**Supplied text**
________________

Misleading employees can amount to a repudiatory breach of contract

Wainwright v Cennox Plc concerned an employee who resigned after discovering she had been misled about whether she had been replaced on a permanent or temporary basis during cancer-related sick leave and claimed constructive unfair dismissal and discriminatory dismissal. The Employment Appeal Tribunal found that the Employment Tribunal had strayed in its analysis and reasoning by failing to consider whether the employer’s discriminatory acts, including providing misleading information, amounted to fundamental breaches of contract that contributed to her resignation.

What happened in this case?

The Claimant was diagnosed with cancer and went on sick leave for treatment. While she was absent, the employer appointed a colleague to her role on a permanent basis but told the Claimant that this was only a temporary arrangement.  The Claimant discovered that the replacement was permanent and that her own job title and responsibilities had been altered, which she perceived as a demotion. Following disputes over her role, the handling of a grievance she raised, and her treatment during her illness, she resigned.

She brought constructive unfair dismissal and disability discrimination claims, including that the dismissal itself was discriminatory. The Employment Tribunal upheld part of her discrimination claim but dismissed her claims in relation to the dismissal (including that her dismissal was discriminatory).

The Claimant appealed to the Employment Appeal Tribunal (EAT) in relation to the decision to dismiss her claims for constructive dismissal and discriminatory dismissal.

What was decided?

The EAT upheld the appeal and remitted it to a differently constituted Tribunal to be reconsidered.

The EAT held that the Tribunal had gone wrong in both its analysis and its reasoning in determining the constructive unfair dismissal and discriminatory dismissal claims.

The Tribunal had accepted that discriminatory acts occurred, but had failed to explain adequately why these did not also amount to repudiatory breaches of contract, or form part of Ms Wainwright’s reasons for resigning. Given that her resignation letter and witness evidence referred directly to those acts, the EAT said an explanation was required.

The Tribunal had also misapplied the law by assuming that there could only be one cause of resignation. It did not consider whether the discriminatory acts were repudiatory breaches or whether they materially contributed to the Claimant’s resignation.

The EAT further held that the Tribunal had failed to analyse whether misleading the Claimant about whether her replacement was permanent or temporary could itself amount to a breach of the implied term of trust and confidence. The EAT noted that providing untrue statements can be a contractual breach and should have been addressed.

What does this mean for employers?

________________

**Tasks and exercises**
• 1. Answer from the summary of Wainwright v Cennox Plc:
(a) What did the employer tell the Claimant about the colleague appointed to her role?
(b) To what body did the EAT send the matter for reconsideration?
(c) What did the Tribunal wrongly assume about the cause of a resignation?
• 2. In the summary of Wainwright v Cennox Plc, why did the EAT say the Tribunal needed to explain why the discriminatory acts were not repudiatory breaches or part of her reasons for resigning?
The lines that follow play no part in the work here.

**Extracted entries**
________________

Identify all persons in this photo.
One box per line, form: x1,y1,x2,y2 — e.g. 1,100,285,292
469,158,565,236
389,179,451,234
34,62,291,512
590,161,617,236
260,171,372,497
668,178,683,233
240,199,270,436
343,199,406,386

________________

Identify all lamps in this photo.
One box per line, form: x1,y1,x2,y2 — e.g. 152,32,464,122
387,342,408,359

________________

**Answers per task**
• 1.
(a) That it was only a temporary arrangement.
(b) A differently constituted Tribunal.
(c) That there could only be one cause of resignation.

• 2. Ms Wainwright's resignation letter and witness evidence referred directly to those acts. Since the Tribunal had accepted that the acts occurred, the EAT held that an explanation was required.